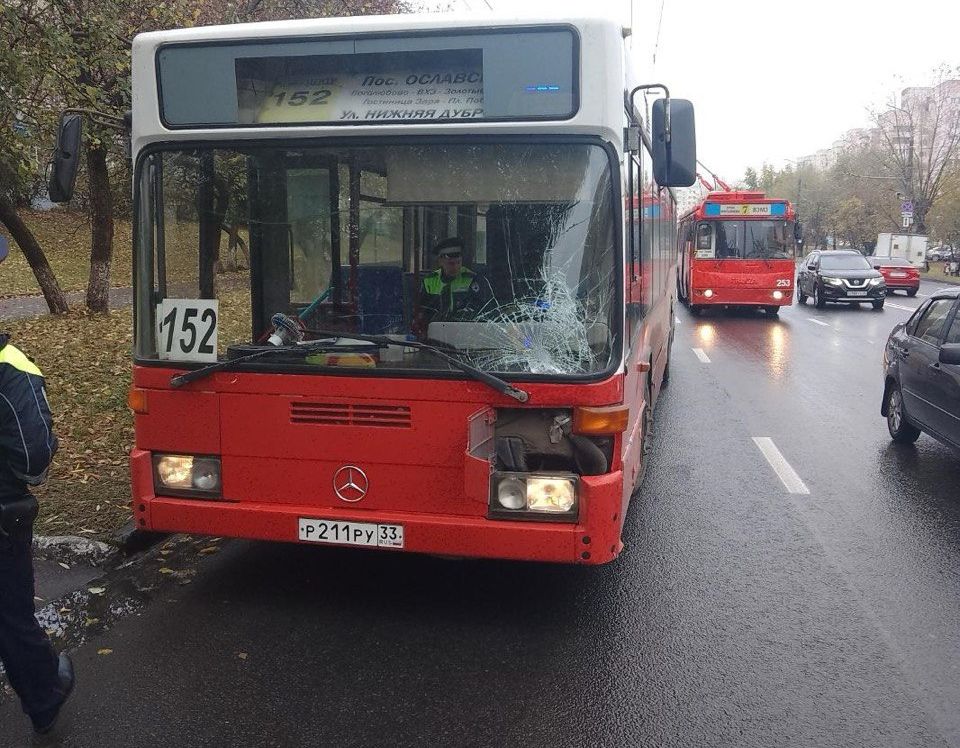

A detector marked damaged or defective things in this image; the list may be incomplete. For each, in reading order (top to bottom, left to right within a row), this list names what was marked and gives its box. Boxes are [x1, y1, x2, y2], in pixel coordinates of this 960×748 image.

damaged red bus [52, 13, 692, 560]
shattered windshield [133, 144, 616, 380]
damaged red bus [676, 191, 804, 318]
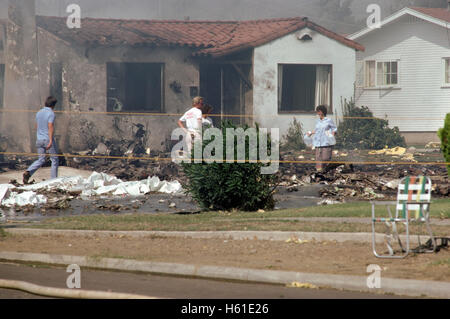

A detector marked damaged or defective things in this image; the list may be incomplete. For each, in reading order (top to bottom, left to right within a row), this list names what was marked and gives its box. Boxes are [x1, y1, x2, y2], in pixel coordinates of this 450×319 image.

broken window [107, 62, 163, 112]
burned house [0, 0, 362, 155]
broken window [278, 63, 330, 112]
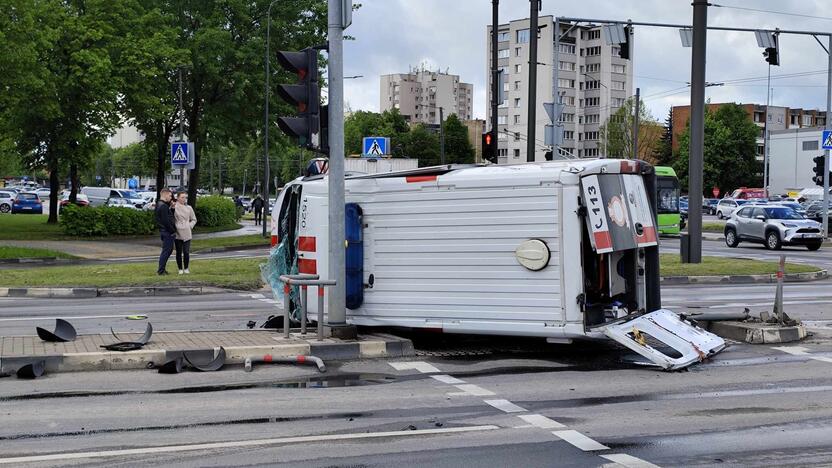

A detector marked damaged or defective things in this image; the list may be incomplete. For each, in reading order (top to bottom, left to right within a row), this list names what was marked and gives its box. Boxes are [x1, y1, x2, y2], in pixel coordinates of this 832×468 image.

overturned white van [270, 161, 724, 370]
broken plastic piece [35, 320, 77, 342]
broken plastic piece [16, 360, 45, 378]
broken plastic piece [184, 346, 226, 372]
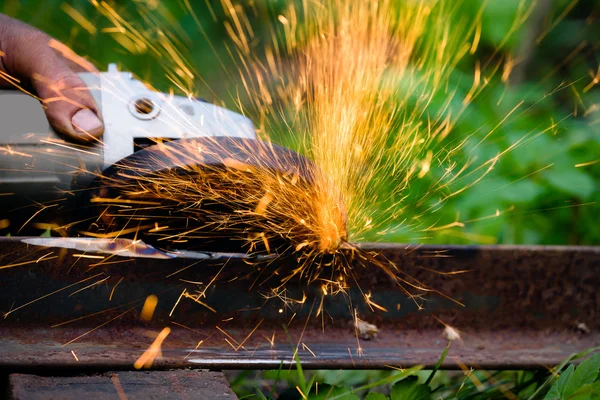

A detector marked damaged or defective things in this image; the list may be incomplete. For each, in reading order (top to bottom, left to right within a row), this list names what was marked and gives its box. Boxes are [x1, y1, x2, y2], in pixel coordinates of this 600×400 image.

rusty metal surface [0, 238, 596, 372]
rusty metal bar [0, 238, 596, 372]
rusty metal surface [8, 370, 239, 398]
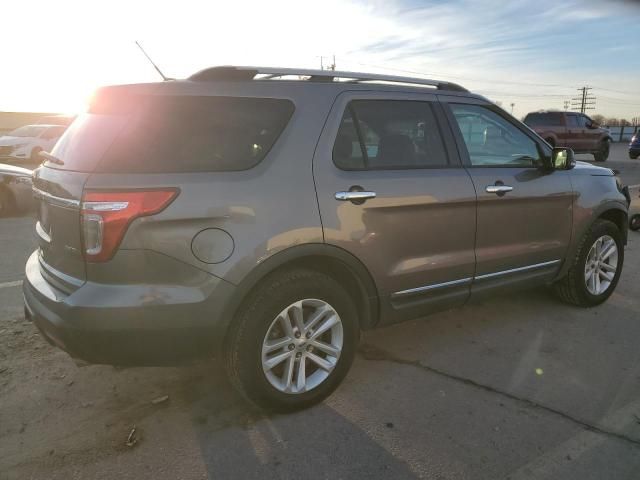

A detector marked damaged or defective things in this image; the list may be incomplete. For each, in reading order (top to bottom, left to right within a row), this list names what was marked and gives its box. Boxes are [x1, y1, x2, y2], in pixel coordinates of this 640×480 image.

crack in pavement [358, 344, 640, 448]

* [Directive]
Copy the part of the entries that opens with the line containing "this 640×480 image." and runs through the end of the entries, reproducing both ends and every line between them without changes.

* [Reply]
A detector marked damaged or defective things in this image; the list may be incomplete. For each, in reading order (top to bottom, left to right within a row), this list names what was marked and gives its box. Boxes are [x1, y1, x2, y2], in pixel coordinates of this 640×480 image.

crack in pavement [358, 344, 640, 448]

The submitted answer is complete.